STORED DATA below:
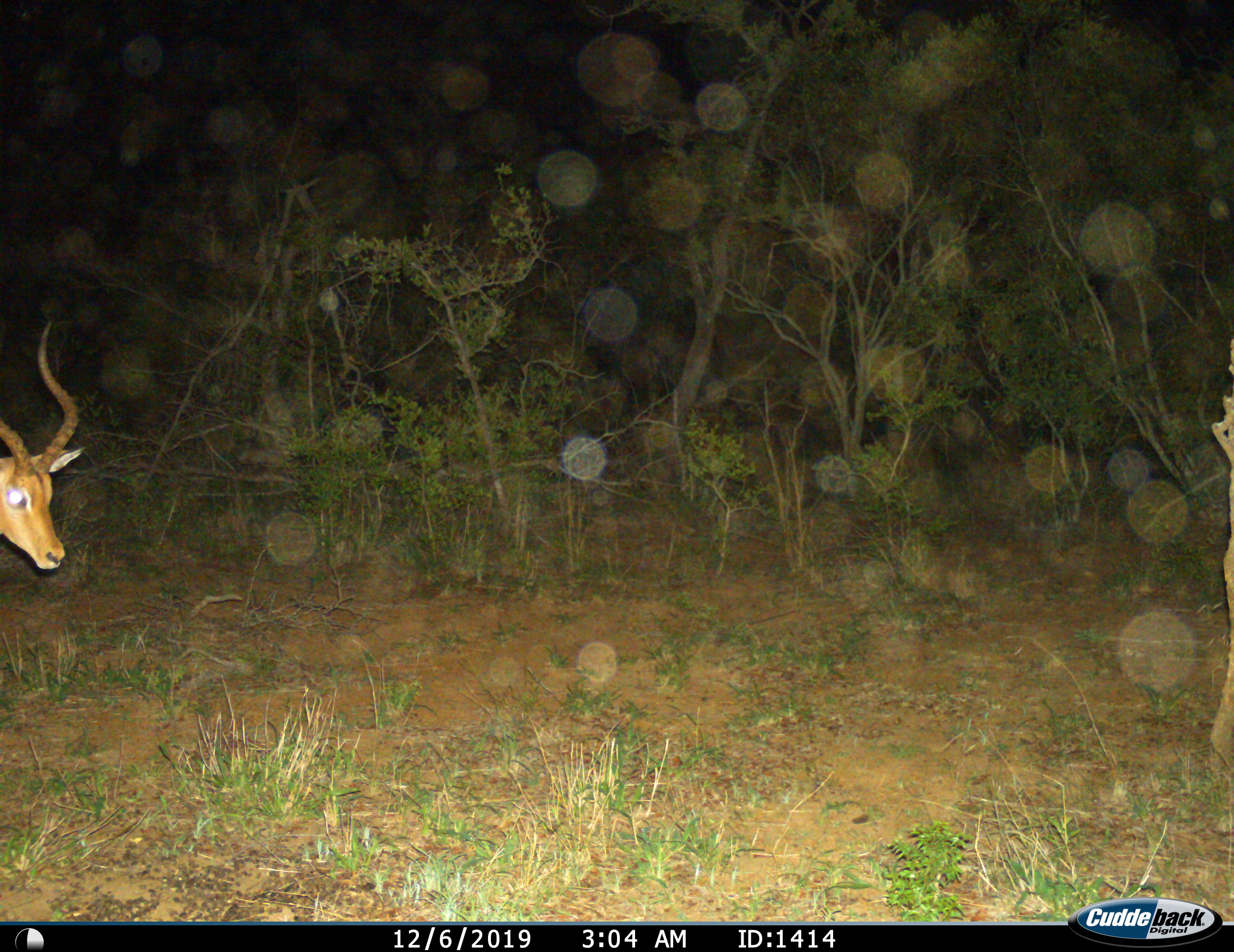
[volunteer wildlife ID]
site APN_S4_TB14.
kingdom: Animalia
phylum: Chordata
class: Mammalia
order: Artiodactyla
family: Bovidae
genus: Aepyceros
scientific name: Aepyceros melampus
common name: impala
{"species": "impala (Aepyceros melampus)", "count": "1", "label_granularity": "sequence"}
End of STORED DATA.
STORED DATA below:
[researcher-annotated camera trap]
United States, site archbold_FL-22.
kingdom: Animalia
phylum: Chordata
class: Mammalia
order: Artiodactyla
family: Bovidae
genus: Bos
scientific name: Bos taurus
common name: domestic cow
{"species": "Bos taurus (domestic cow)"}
End of STORED DATA.
STORED DATA below:
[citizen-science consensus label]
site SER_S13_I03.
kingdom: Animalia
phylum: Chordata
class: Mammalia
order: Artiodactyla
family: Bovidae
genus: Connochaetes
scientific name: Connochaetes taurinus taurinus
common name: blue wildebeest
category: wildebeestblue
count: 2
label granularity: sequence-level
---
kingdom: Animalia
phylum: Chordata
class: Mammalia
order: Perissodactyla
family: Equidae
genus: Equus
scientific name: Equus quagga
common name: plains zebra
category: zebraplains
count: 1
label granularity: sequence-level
End of STORED DATA.
REQUIREMENT: Look for the string "site" in the entries above. Copy every line that has it.

ANSWER TO THE PROBLEM:
site APN_S4_TB14.
United States, site archbold_FL-22.
site SER_S13_I03.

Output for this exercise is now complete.